Here are my results in the form of a table:
Fortunately, it seems that my previous interpretation is not fully contradicted by the results I obtain with this second series of training. Let's focus on two observations:
-
Whenever a model is trained only on the D series, and tested only on the B series, it appears to be completely incapable of predicting anything but gibberish, losing between 32 and 35 points of accuracy. It confirms that the aspect of the documents from the two series are too different. On the other hand, when the model is fine-tuned on the B series only, it maintains a fairly good accuracy when applied to the D series, whichever resize mode is used. I think it confirms that the B series is enough for the model to learn some sort of formal features from Peraire's handwriting, which the models can transfer to documents written with a different writing instrument.
-
What is very interesting is the difference between the models trained on the whole datasets and tested on the B series: when we use the both resize mode (meaning we only keep the characters from the new dataset), the model is very good. On the contrary, the performance of the model trained with the add resize mode (meaning we keep the output layer and the codec from the base model and add the new characters) is as bad as with a model trained only on the D series.
In my previous post, I wrote:
peraire_both is able to generalize from seeing both datasets and even benefits from seeing more data thanks to the D series, since it performs better on the B series compared to peraire_B.
However, in the light of my experiment with the resize option, I think this is not correct. Instead, it appears that resetting the output layer by using both (or new) on accident, allowed the model to better take into account the data from the B series (pencil). Contrary to what I observed last week, the model trained on the whole dataset but this time with the add resize mode (or union) doesn't benefit from seeing more data compared to the model trained only on the B series.

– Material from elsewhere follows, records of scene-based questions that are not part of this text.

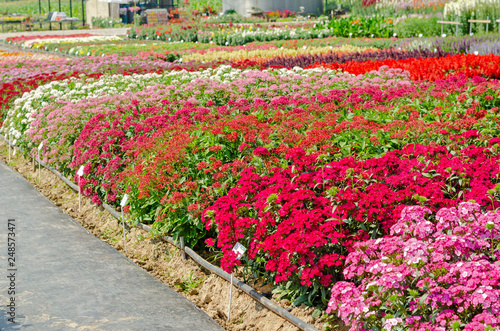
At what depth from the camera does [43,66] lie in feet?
55.7

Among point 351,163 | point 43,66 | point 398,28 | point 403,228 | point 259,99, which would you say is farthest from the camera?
point 398,28

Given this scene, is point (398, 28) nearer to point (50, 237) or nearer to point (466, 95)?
point (466, 95)

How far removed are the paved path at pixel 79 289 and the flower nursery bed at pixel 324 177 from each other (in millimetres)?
523

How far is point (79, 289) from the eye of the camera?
4.80 meters

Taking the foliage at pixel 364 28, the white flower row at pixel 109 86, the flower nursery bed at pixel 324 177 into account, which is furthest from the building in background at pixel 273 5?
the flower nursery bed at pixel 324 177

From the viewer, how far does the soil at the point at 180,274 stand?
4.23 metres

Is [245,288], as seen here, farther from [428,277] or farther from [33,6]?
[33,6]

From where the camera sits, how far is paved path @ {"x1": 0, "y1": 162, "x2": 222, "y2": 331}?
14.0ft

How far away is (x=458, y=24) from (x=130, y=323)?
58.3ft

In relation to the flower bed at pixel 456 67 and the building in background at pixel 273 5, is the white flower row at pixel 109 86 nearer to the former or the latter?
the flower bed at pixel 456 67

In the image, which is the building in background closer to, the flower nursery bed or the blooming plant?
the flower nursery bed

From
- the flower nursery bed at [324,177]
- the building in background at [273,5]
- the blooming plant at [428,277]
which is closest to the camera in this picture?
the blooming plant at [428,277]

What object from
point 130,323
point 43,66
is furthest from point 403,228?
point 43,66

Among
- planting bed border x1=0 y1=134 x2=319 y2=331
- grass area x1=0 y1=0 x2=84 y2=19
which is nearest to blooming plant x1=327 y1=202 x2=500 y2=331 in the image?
planting bed border x1=0 y1=134 x2=319 y2=331
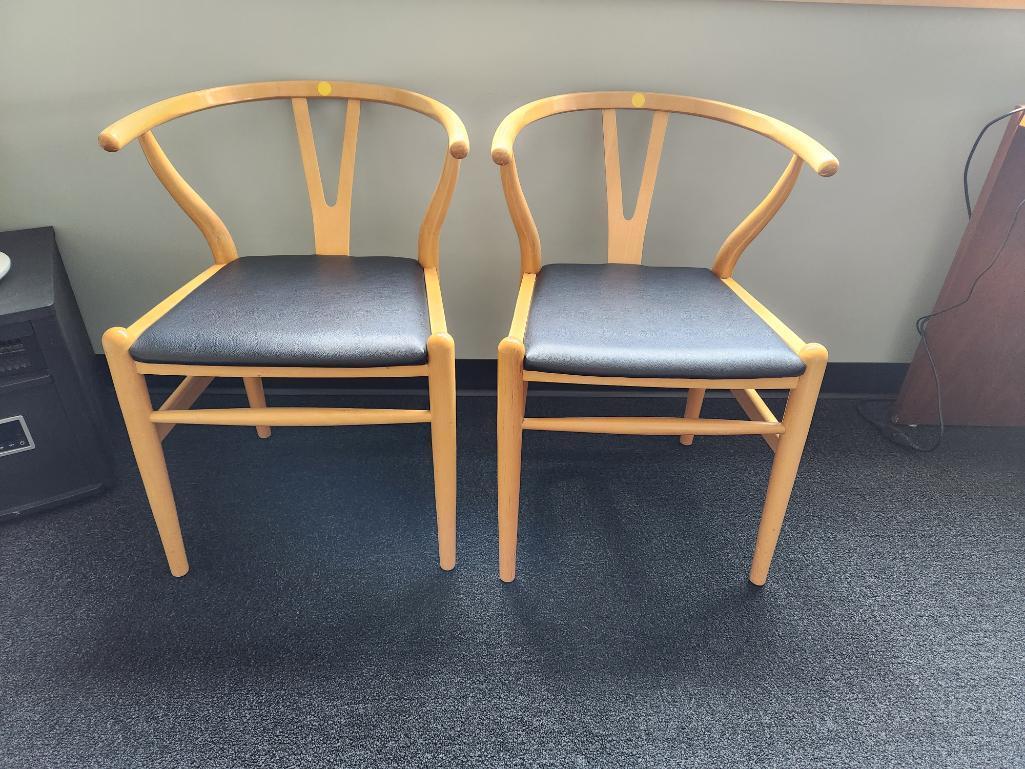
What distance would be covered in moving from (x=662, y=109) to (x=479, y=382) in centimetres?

My understanding is that keeping the output layer from the base model with add (or union) probably drowns the specificity of the pencil-written documents into a base knowledge tailored to handle documents with a high contrast (like the ones in the D series and in Manu McFrench's training set). Or, to put it differently, when we use both (or new), more attention is given to the pencil written documents, meaning that the model actually gets better at handling this category of data.
I am extremely curious to see how I can investigate this further, or if any of you, readers, would understand these results differently!